Amit Yoran, Chairman and CEO of Tenable, also likes the appointments:
“President Biden today named a top-notch group of cyber professionals to fill critical cyber positions within the administration, including Chris Inglis as the new National Cyber Director, Jen Easterly as Director of CISA and Rob Silvers as Undersecretary for Policy at DHS. These roles will be vital as the nation continues to deal with the fallout of the SolarWinds breach and highlight that cybersecurity is a top priority for the administration. Jen Easterly’s combination of cyber expertise, private sector experience and interagency government knowledge put her in a solid position to effectively lead CISA and ensure it can work with the private sector and other federal agencies to best protect the federal network.
"As the Federal Reserve Chairman Jerome Powell highlighted just last night, cybersecurity is one of the most significant risks facing the country and the economy. He’s spot on – and it’s great to see the Biden administration take the threat so seriously by providing CISA with an additional $650M to advance its mission, prioritizing cyber and IT modernization and tapping these experts to join the administration. These appointments fill key roles with deeply experienced individuals who will be critical to securing the nation’s digital infrastructure from bad actors. I look forward to working with all of them, along with the rest of the administration’s leaders, like Secretary Mayorkas, Anne Neuberger, and Rob Joyce, to improve the nation’s cyber posture and protect against future attacks.”
And Wayne Lloyd, CTO of Federal at RedSeal, thinks the appointees will have their work cut out for them:
“As National Cyber Director, Inglis would be wise to assume things will get worse before they’ll get better, as the agencies compromised in the SolarWinds attack weren’t even aware their unintended access points existed. The hackers went after monitoring tools, essentially breaching the networks’ ‘eyes’, and it’s reasonable to assume that the ‘hands’ – the control systems – could be next. This, compounded by the complexity of agency networks, means the appointment of Inglis is only the first step in what should be a comprehensive strategy. The approach must prioritize determining what’s accessible and understanding the entire network environment so a compromise of this scale can’t happen again.”
Update on the Natanz incident.
The BBC points out that the cause of the explosion at the Natanz power distribution system remains unclear: Natanz has been the target of both cyber sabotage (with Stuxnet) and physical sabotage (the Homeland Tigers' bombing). Most coverage, like that in Slate, is treating the incident as a probable Israeli cyberattack, and is citing Israeli media reports in support of that conclusion. The Guardian notes that the incident displays the vulnerability to sabotage of industrial systems like those in the centrifuge facility at Natanz.

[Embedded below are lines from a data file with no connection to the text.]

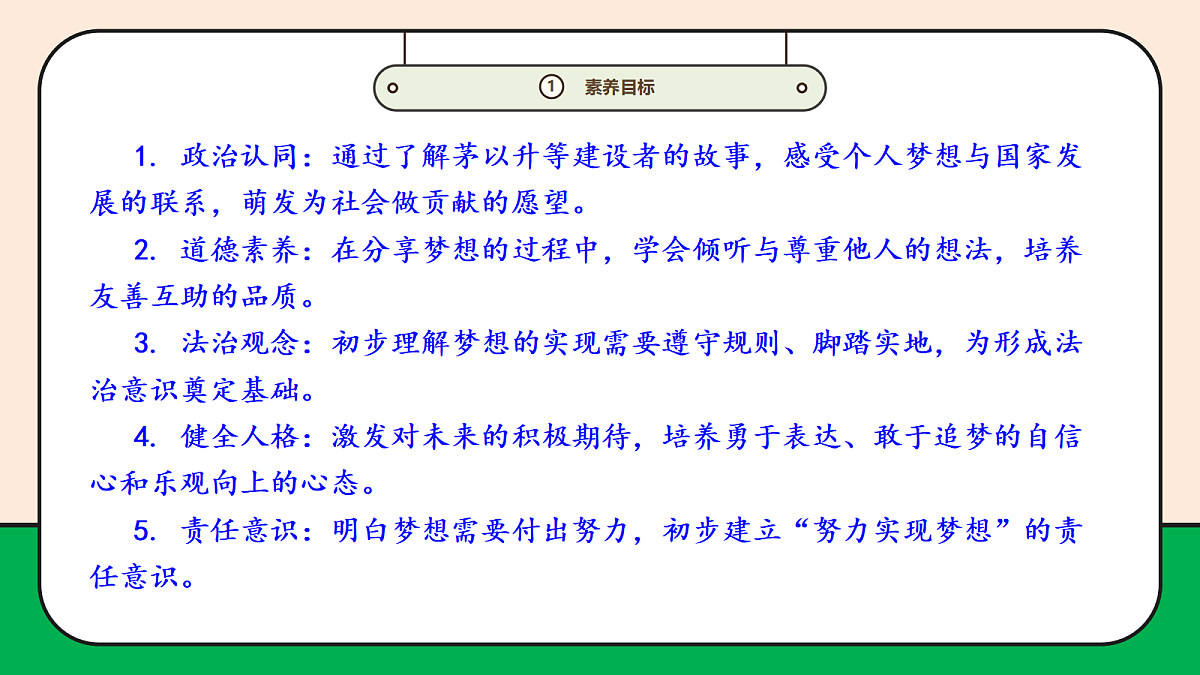 ① 素养目标

1. 政治认同：通过了解茅以升等建设者的故事，感受个人梦想与国家发展的联系，萌发为社会做贡献的愿望。

2. 道德素养：在分享梦想的过程中，学会倾听与尊重他人的想法，培养友善互助的品质。

3. 法治观念：初步理解梦想的实现需要遵守规则、脚踏实地，为形成法治意识奠定基础。

4. 健全人格：激发对未来的积极期待，培养勇于表达、敢于追梦的自信心和乐观向上的心态。

5. 责任意识：明白梦想需要付出努力，初步建立“努力实现梦想”的责任意识。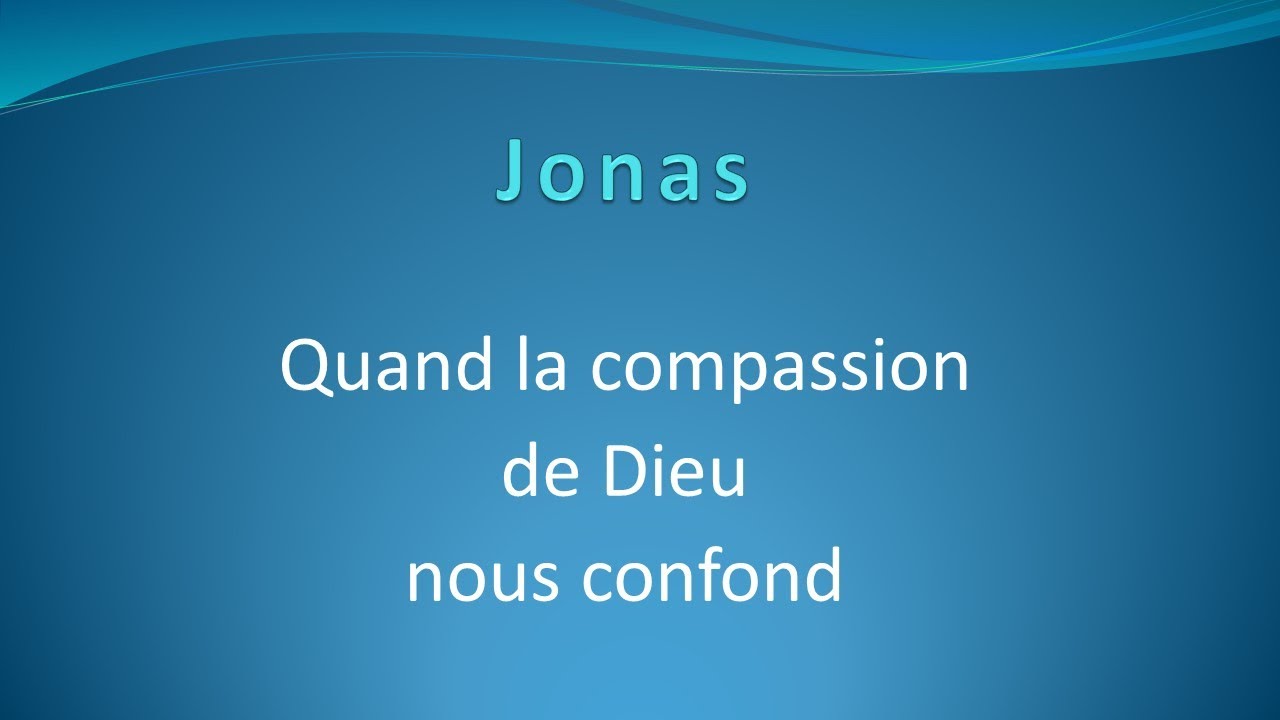 Jonas

Quand la compassion de Dieu nous confond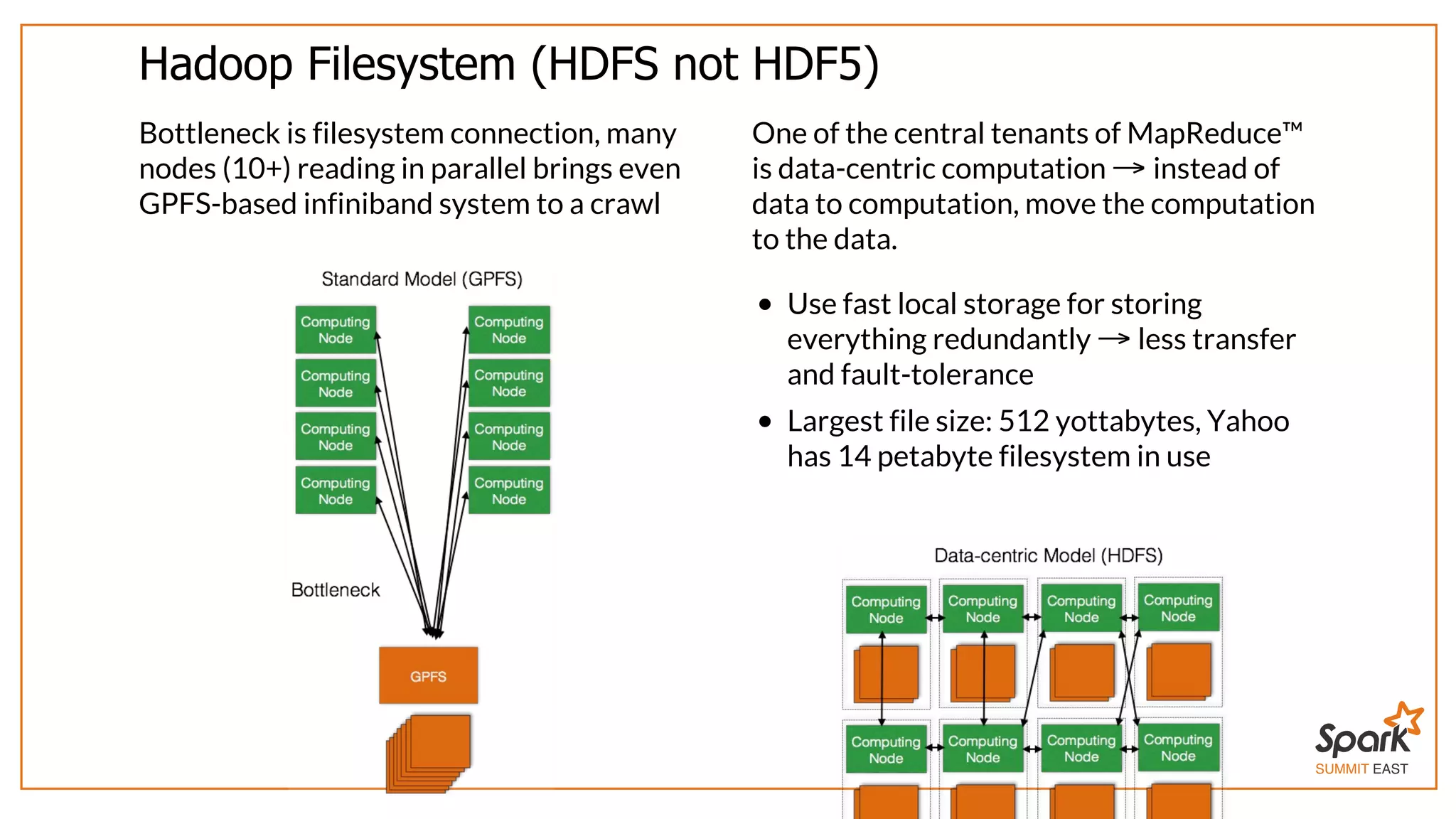 Hadoop Filesystem (HDFS not HDF5)

Bottleneck is filesystem connection, many nodes (10+) reading in parallel brings even GPFS-based infiniband system to a crawl

Standard Model (GPFS)

Computing Node

Computing Node

Computing Node

Computing Node

Computing Node

Computing Node

Computing Node

Computing Node

Bottleneck

GPFS

One of the central tenants of MapReduce™ is data-centric computation → instead of data to computation, move the computation to the data.

• Use fast local storage for storing everything redundantly → less transfer and fault-tolerance

• Largest file size: 512 yottabytes, Yahoo has 14 petabyte filesystem in use

Data-centric Model (HDFS)

Computing Node

Computing Node

Computing Node

Computing Node

Computing Node

Computing Node

Computing Node

Computing Node

Spark SUMMIT EAST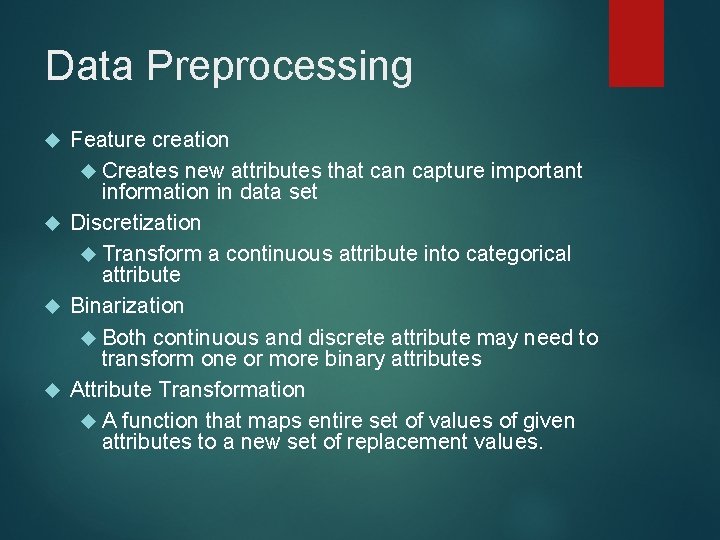 Data Preprocessing

Feature creation

Creates new attributes that can capture important information in data set

Discretization

Transform a continuous attribute into categorical attribute

Binarization

Both continuous and discrete attribute may need to transform one or more binary attributes

Attribute Transformation

A function that maps entire set of values of given attributes to a new set of replacement values.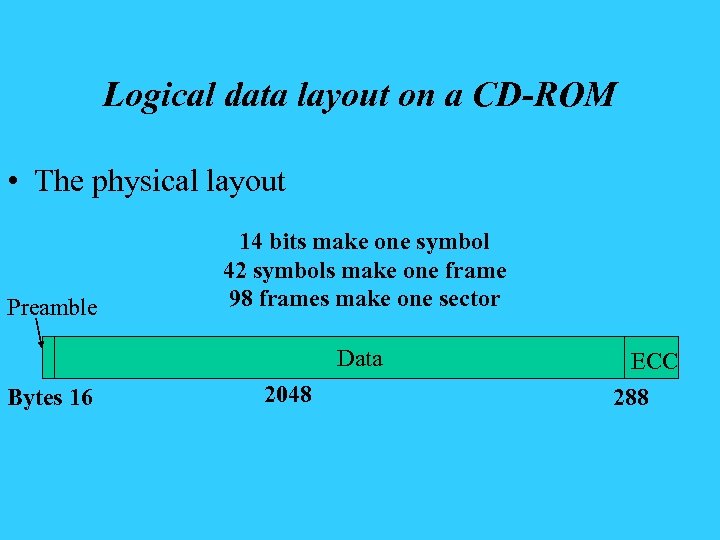 Logical data layout on a CD-ROM

• The physical layout

14 bits make one symbol
42 symbols make one frame
98 frames make one sector

Preamble

Data

ECC

Bytes 16

2048

288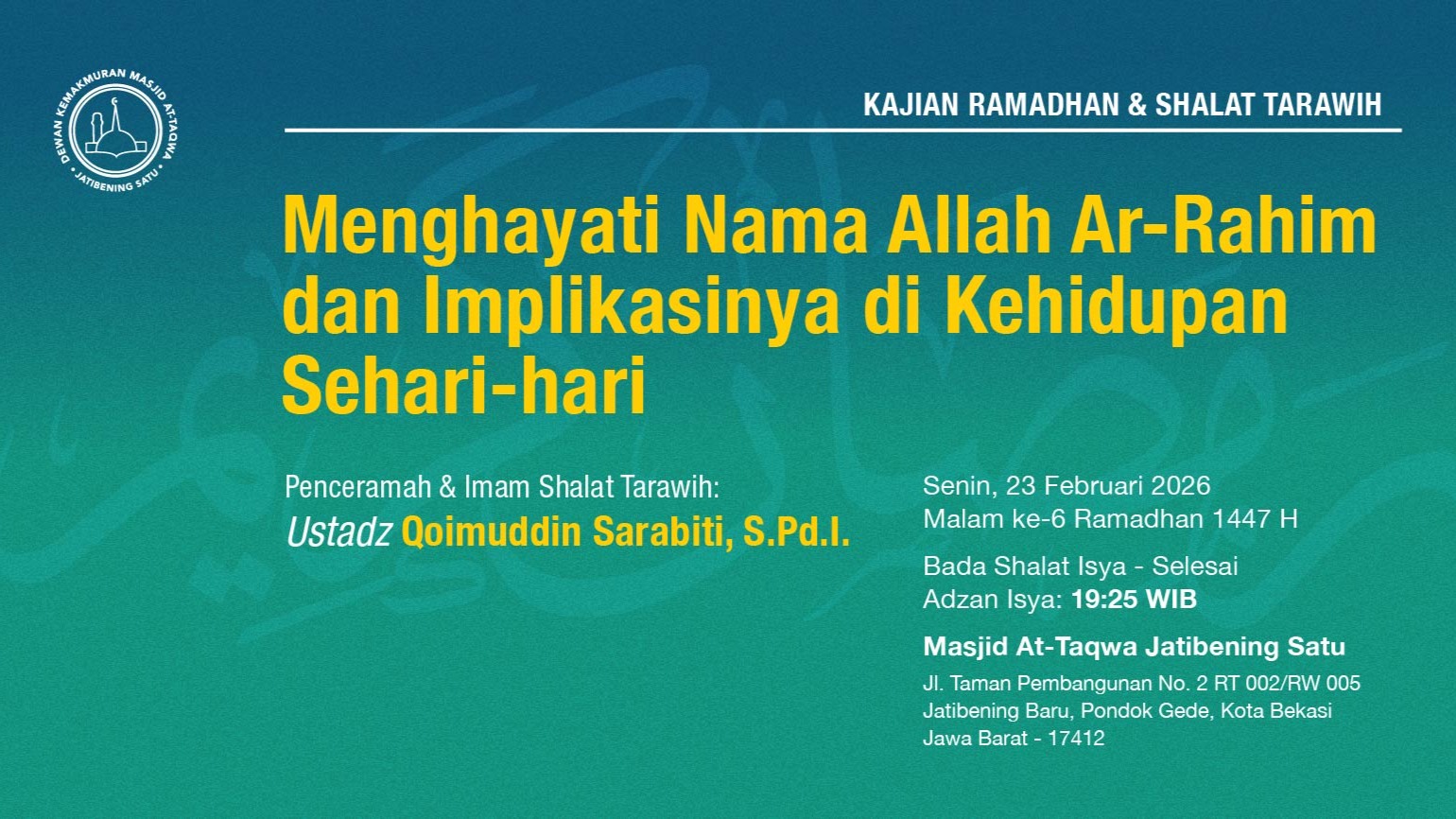 DEWAN KEMAKMURAN MASJID AT-TAQWA
JATIBENING SATU

KAJIAN RAMADHAN & SHALAT TARAWIH

Menghayati Nama Allah Ar-Rahim dan Implikasinya di Kehidupan Sehari-hari

Penceramah & Imam Shalat Tarawih:
Ustadz Qoimuddin Sarabiti, S.Pd.I.

Senin, 23 Februari 2026
Malam ke-6 Ramadhan 1447 H

Bada Shalat Isya - Selesai
Adzan Isya: 19:25 WIB

Masjid At-Taqwa Jatibening Satu
Jl. Taman Pembangunan No. 2 RT 002/RW 005
Jatibening Baru, Pondok Gede, Kota Bekasi
Jawa Barat - 17412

Iran says it intends to retaliate, where, when, and how it chooses. "Iran's answer will be to take revenge against the Zionist regime at the right time and place," WION quotes a spokesman from the Iranian Foreign Ministry as saying. PressTV, Iran's English language news service, explains Tehran's policy more colorfully: "Israel awaits Iran’s response: terrifying days ahead for Zionist entity!"
The US Administration said that it had "of course" seen reports of the Natanz incident, that the US "was not involved in any manner," had nothing to add to public speculation, and that it expected this week's nuclear talks involving Iran to proceed as planned.